HIPAA Compliance for SaaS
HIPAA compliance for SaaS is one of the many HIPAA-related topics full of if, buts and maybes. In this case, the reason for there being so many possible answers to questions about cloud services is because the original Health Insurance Portability and Accountability of 1996 Act was enacted long before cloud services were commercially available.
The subsequent HITECH Act of 2009 and the Final Omnibus Rule of 2013 make limited references to any technical specifications, leaving many developers, service providers and hosting companies in the dark about HIPAA compliance for SaaS. However, there are some guidelines and best practices businesses developing, providing or hosting cloud services should adopt.
What is HIPPA Compliance for SaaS?
In relation to software developers and service providers, HIPAA compliance for SaaS means adherence to the administrative, technical and physical safeguards of the HIPAA Security Rule – provided the products you develop or the services you provide involve the creation, use or transmission of Protected Health Information (personally identifiable data about an individual). For example:
- If you are software developer, and you build an application that collects personally identifiable data about an individual that may later be shared with a medical professional, you are subject to HIPAA compliance for SaaS developers.
- If you are a service provider whose clients create, use or transmit Protected Health Information through your services, you are subject to HIPAA compliance for SaaS providers and may have to execute a Business Associate Agreement with selected clients.
With regard to SaaS hosting companies, there is no specific provision in the HIPAA Security Rule safeguards that opposes the architecture of a cloud server, VPS server or SaaS application – even though by nature these are “shared” architectures. However, most HIPAA-covered Covered Entities and Business Associates will want to know that you offer an HIPAA-eligible option.
Key Areas of HIPAA Compliance for SaaS Providers and Hosting Companies
For most developers building eHealth apps for personal use, HIPAA compliance will not be an issue. For further clarification on this point, please refer to our article on HIPAA Compliance for Medical Software Applications. For SaaS service providers and hosting companies, the key areas to focus on are the administrative, technical and physical safeguards of the HIPAA Security Rule.
The administrative, technical and physical safeguards are intended to prevent the unauthorized disclosure or use of Protected Health Information while it is at rest or in transit, and – in respect of HIPAA compliance for SaaS providers and hosting companies – focus on facility controls, access controls, user authentication, and transmission security.
Further information is provided about each of these key areas of HIPAA compliance for SaaS providers and hosting companies in our free-to-download HIPAA Compliance Guide.

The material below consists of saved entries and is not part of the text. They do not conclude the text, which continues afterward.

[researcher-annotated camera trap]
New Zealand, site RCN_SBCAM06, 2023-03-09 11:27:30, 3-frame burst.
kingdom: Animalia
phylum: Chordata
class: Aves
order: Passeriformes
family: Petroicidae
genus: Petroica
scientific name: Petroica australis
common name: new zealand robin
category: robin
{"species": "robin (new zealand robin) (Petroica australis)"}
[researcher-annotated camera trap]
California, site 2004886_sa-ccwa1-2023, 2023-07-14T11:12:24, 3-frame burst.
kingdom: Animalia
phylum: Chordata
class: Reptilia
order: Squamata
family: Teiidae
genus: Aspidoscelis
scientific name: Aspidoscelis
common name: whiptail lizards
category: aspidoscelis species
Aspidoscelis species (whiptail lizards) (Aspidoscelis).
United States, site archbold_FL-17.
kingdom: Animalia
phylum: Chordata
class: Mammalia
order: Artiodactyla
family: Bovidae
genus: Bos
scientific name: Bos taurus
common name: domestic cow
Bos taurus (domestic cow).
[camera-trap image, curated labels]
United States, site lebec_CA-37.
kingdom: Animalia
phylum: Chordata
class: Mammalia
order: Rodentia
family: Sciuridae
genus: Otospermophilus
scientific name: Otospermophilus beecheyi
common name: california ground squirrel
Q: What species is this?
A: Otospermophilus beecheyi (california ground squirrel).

However, when reading our guide, it is important to note the terms “required” safeguards and “addressable” safeguards take on a different context when applied to SaaS providers and hosting companies.
The Difference between Required Safeguards and Addressable Safeguards
In all circumstances, if a safeguard is “required”, it is compulsory. The safeguard must be implemented and there are no exceptions. “Addressable” safeguards have been interpreted by some as a safeguard “we must get around to addressing sometime in the future”. This is not the case – especially in relation to HIPAA compliance for SaaS providers and hosting companies.
An addressable safeguard is one that must be implemented unless a suitable alternative is implemented in its place, or it is determined the addressable safeguard is unnecessary in the circumstances. The reason(s) why an alternative or no safeguard is implemented must be chronicled after conducting a risk assessment and developing a risk mitigation strategy – both of which must also be chronicled.
An example of an “addressable” safeguard that takes on a different context when applied to SaaS providers and hosting companies is encryption. A healthcare provider could implement an alternative or no safeguard if the PHI created, used and maintained was confined to a private, secure network. This could not be the case in the context of HIPAA compliance for SaaS providers and hosting companies and so the safeguard of encryption would become “required”.